Report only the number of lines in the items below that contain the string "farthest", with case counting.

# start of Data extract

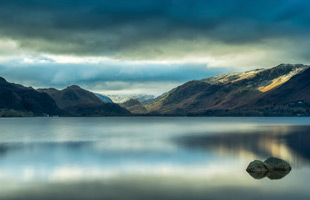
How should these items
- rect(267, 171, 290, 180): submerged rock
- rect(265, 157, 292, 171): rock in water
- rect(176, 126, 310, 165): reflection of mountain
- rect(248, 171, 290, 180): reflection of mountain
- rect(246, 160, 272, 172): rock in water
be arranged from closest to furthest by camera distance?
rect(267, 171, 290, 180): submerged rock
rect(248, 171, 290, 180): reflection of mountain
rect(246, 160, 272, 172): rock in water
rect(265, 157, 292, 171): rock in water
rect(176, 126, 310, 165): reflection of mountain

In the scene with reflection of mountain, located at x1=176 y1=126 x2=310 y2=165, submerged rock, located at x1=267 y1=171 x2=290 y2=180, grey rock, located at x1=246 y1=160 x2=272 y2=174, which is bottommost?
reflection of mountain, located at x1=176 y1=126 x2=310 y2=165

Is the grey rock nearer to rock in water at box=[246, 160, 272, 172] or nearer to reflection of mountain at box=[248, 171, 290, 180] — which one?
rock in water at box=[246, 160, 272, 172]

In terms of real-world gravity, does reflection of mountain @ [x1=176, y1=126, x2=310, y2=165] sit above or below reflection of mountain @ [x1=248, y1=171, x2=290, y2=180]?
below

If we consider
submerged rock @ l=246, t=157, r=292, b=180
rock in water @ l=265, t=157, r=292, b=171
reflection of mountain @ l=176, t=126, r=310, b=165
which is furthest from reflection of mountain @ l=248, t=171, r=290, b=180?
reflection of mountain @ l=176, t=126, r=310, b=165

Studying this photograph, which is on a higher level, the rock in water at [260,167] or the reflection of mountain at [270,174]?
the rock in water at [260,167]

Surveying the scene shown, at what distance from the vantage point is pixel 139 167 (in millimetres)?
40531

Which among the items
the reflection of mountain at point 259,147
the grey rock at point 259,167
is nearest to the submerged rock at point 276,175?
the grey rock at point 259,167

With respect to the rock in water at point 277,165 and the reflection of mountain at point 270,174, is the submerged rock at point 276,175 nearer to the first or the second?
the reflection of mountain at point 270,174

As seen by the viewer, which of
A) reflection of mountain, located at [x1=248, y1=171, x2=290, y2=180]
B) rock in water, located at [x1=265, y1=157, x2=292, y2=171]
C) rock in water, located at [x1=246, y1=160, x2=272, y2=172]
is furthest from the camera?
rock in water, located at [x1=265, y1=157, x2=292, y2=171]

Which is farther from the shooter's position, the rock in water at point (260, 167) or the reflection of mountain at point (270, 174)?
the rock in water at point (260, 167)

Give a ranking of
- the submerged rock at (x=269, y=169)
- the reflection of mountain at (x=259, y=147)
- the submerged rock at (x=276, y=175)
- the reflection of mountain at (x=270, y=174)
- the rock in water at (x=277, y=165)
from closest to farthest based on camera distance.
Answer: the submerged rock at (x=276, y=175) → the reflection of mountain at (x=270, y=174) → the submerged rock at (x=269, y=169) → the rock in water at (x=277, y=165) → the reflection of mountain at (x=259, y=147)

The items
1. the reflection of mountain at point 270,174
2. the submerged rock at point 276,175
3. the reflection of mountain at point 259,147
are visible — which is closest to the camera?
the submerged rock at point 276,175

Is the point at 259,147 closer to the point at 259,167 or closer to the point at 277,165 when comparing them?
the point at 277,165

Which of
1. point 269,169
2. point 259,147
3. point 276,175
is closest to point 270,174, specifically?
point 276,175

# end of Data extract
# start of Data extract

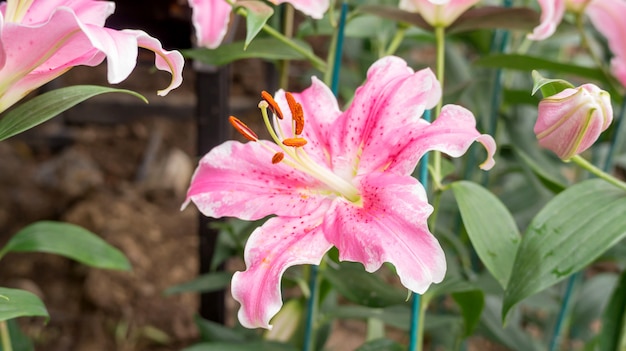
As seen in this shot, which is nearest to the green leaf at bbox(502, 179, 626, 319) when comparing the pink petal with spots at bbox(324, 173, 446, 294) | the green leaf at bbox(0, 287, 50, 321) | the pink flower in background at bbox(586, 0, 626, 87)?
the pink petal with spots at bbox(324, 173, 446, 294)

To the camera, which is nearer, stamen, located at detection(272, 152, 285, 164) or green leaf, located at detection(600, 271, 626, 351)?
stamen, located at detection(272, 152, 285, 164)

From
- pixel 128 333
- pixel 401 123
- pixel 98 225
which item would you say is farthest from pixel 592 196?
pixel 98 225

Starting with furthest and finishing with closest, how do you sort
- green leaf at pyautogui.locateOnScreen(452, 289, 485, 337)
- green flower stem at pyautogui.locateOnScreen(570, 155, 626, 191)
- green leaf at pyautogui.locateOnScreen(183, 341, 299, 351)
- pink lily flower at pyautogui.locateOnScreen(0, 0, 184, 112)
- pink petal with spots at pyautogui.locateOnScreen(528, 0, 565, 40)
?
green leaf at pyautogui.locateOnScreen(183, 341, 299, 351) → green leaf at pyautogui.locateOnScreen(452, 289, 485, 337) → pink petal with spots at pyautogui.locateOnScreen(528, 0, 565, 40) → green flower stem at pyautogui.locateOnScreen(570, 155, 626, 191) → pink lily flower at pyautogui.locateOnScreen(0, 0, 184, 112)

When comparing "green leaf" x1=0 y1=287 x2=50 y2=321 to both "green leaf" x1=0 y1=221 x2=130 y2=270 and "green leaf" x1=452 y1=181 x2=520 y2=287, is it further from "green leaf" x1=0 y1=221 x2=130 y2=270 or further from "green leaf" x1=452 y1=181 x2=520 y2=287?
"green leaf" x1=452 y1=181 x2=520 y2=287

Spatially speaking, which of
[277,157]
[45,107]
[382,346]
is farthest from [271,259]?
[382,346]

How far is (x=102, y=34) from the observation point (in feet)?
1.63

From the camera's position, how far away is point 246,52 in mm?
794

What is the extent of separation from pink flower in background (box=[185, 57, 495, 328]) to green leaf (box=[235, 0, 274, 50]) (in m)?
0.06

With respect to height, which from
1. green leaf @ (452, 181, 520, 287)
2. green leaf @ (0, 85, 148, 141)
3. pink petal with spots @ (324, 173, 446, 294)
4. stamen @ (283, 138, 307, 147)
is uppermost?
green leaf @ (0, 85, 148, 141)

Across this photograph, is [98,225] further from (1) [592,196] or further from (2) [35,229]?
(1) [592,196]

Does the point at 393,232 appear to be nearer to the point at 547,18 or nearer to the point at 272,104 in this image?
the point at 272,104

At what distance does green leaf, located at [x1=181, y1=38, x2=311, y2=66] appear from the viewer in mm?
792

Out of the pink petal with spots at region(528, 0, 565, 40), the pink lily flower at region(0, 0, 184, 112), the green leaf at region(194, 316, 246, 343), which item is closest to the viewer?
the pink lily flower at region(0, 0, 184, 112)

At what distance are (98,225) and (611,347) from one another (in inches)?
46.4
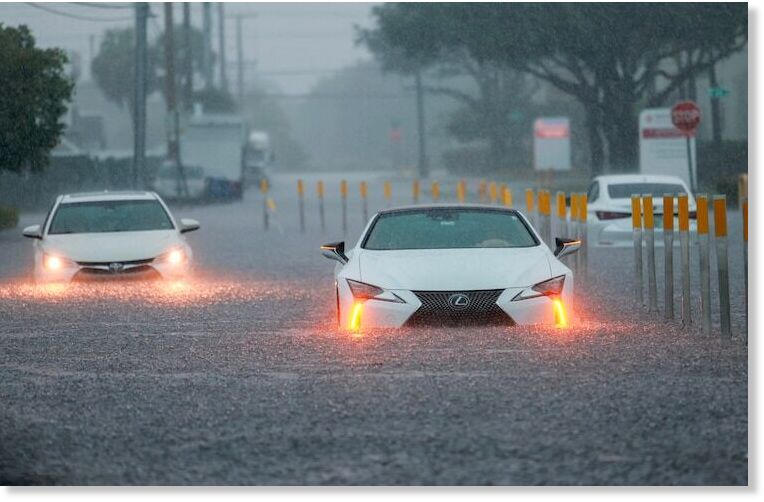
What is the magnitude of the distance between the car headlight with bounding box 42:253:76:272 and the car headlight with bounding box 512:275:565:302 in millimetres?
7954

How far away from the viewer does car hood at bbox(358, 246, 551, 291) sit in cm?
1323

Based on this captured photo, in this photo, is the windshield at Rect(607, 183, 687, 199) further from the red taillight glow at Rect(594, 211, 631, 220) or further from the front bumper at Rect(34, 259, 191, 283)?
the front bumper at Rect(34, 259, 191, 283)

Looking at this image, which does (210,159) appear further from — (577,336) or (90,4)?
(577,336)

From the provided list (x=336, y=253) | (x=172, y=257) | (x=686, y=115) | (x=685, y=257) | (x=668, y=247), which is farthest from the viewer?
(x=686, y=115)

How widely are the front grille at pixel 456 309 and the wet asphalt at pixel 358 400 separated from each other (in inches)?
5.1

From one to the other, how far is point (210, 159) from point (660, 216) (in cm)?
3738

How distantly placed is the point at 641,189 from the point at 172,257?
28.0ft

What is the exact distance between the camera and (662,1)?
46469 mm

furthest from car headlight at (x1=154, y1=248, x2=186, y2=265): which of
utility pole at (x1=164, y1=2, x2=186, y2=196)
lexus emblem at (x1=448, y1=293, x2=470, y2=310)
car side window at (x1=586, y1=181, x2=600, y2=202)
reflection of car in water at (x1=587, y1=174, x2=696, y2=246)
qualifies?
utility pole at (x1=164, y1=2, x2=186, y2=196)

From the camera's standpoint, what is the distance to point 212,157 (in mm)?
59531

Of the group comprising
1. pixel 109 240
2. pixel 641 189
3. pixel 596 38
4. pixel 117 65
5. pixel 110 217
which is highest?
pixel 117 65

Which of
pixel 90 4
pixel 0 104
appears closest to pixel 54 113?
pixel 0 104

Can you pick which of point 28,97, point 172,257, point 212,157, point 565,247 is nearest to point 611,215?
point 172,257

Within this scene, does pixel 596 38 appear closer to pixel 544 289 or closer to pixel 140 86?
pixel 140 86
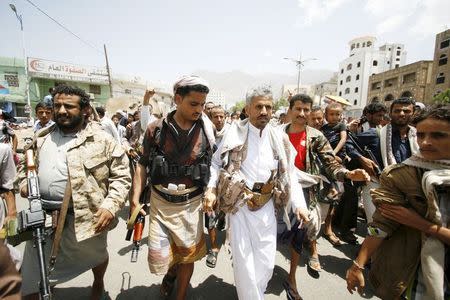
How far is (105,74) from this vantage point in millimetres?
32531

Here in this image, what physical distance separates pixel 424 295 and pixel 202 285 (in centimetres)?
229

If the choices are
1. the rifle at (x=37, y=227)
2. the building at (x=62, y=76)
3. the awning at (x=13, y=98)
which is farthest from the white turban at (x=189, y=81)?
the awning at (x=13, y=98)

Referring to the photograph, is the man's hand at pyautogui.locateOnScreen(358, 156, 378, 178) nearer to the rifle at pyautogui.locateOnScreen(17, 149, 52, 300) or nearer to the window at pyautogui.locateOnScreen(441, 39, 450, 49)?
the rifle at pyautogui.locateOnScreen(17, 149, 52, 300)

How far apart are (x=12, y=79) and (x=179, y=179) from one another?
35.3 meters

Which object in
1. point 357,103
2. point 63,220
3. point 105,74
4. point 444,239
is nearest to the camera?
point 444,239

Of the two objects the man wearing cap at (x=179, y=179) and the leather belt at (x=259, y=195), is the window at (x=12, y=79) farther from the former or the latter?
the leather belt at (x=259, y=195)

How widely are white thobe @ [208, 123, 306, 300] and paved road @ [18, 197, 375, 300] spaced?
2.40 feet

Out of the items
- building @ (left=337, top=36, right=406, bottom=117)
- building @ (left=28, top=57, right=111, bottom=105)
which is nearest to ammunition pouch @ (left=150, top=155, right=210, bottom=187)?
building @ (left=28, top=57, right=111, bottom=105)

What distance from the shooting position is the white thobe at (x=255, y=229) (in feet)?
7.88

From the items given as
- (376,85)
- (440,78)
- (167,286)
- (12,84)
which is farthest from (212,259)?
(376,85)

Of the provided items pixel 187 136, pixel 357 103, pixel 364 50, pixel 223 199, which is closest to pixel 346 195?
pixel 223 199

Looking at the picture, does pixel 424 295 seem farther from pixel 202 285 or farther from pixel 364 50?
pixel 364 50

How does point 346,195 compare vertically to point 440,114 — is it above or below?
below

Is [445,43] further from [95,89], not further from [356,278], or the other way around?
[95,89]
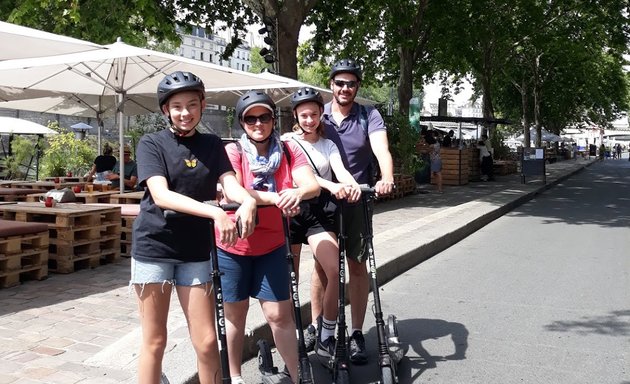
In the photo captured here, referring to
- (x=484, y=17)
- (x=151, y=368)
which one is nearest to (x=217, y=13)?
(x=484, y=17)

# end of Data extract

Answer to this task:
6